Recueilli par E. Faucon-Dumont

Bach, d'Alain Platel, Une nuit à l'Elysée et surtout MARION DE LORME, présentée dans une mise en scène d'ÉRIC VIGNER, .ont engendré un vît débat parmi les spectateurs du Théâtre de Cornouaille.

Quinze jours après sa présentation, MARION DE LORME nourrit encore les conversations. Nous avons donc voulu connaître la position de Michel Rostain, directeur de la Scène nationale sur les diverses réactions du public : "Ces trois pièces ont visiblement troublé leur auditoire. Personne, cependant, n'a dit qu'elles étaient dénuées de qualités. Bach, d'Alain Platel, a divisé, tout comme Marion de Lorme, qui a aussi impressionné par la qualité du travail du metteur en scène et par le jeu des acteurs. Certains spectateurs m'ont écrit en me disant qu'ils n'avaient pas aimé. Les autres, qui ont été conquis, n'écrivent pratiquement jamais, mais le public a mille façons de dire sa satisfaction. Nul ne m'a dit que la pièce était médiocre. Bien sûr, après certaines représentations, on débat. Il y a les pour et les contre... Tous, cependant, posent des questions intéressantes".

Toutes les pièces doiventelles faire l'unanimité, recueillir l'enthousiasme général ?

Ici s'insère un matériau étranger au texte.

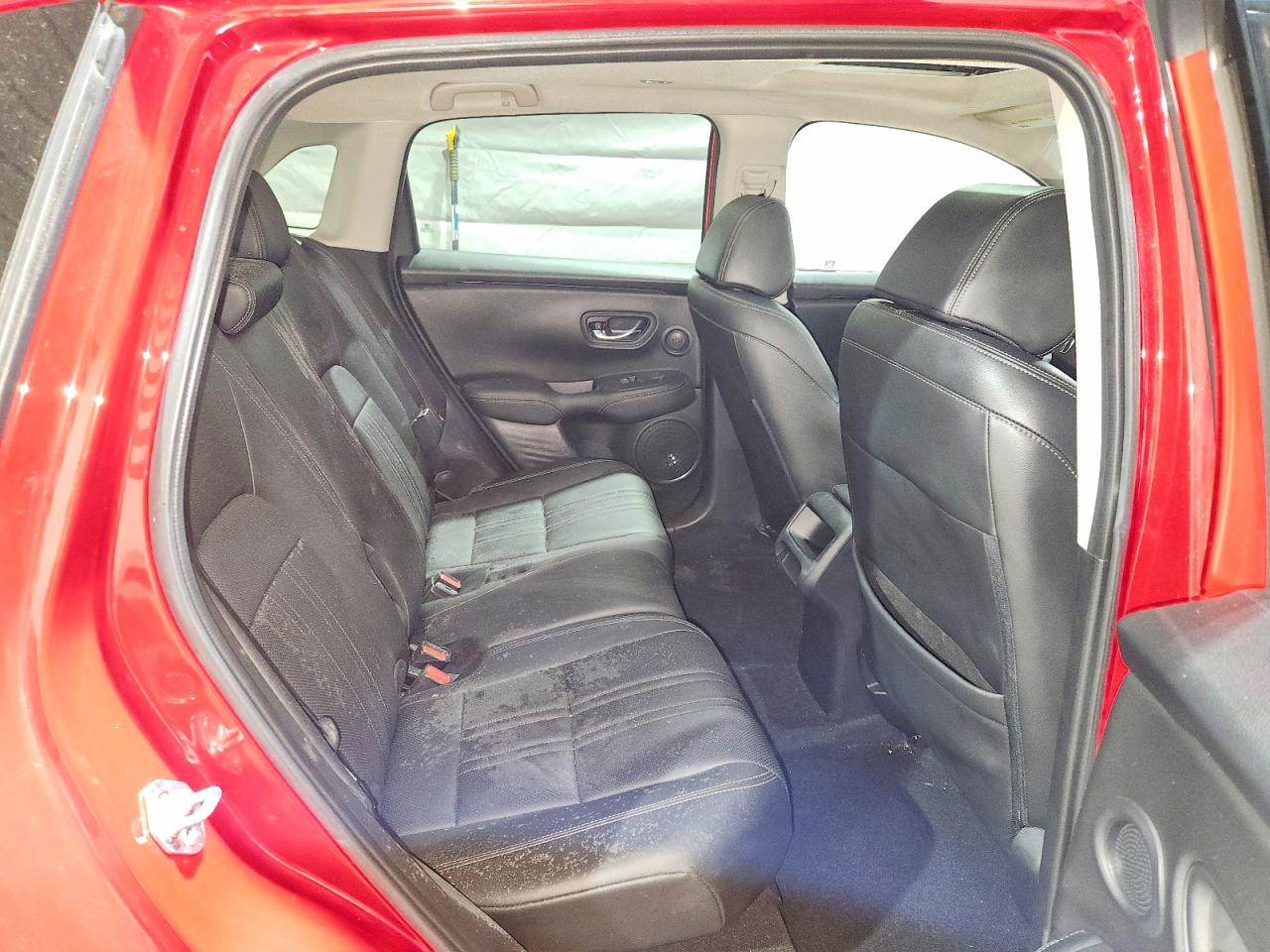 2024 HONDA HR-V EXL photo 28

"Non, évidement, ce serait un échec. Notre rôle est de faire découvrir et proposer de nouvelles sensations, de nouvelles émotions, de nouvelles intelligences. Et quand c'est nécessaire, animer le débat des pour et des contre".

Aimer ou pas...

"Aimer ou ne pas aimer, cela n'empêche pas de revenir au théâtre. Ce n'est pas parce que l'on a détesté un film que l'on ne retourne pas au cinéma la semaine suivante. Mais le théâtre touche une fibre plus profonde, l'attente est différente et quand la déception est là, elle est profonde".

"Nous avons à la Scène nationale un rôle fragile, difficile à assumer, dont nous sommes fiers. Nos propositions sont de qualité et nous souhaitons vivement engager des débats qui donnent envie de venir et de revenir au spectacle. Nous réfléchissons à mettre en place des séances qui permettraient au public d'ouvrir des discussions après certaines pièces. Nous n'avons pas encore trouvé la bonne formule, mais nous avançons".

"Je respecte profondément le public, en parlant franchement, je ne peux pas dire que ceux qui ont aimé une pièce soient des cons, pas plus que je ne dirai que ceux qui ne l'ont pas aimée le sont...Ce qui m'intéresse, avant tout, c'est la qualité des débats engendrés".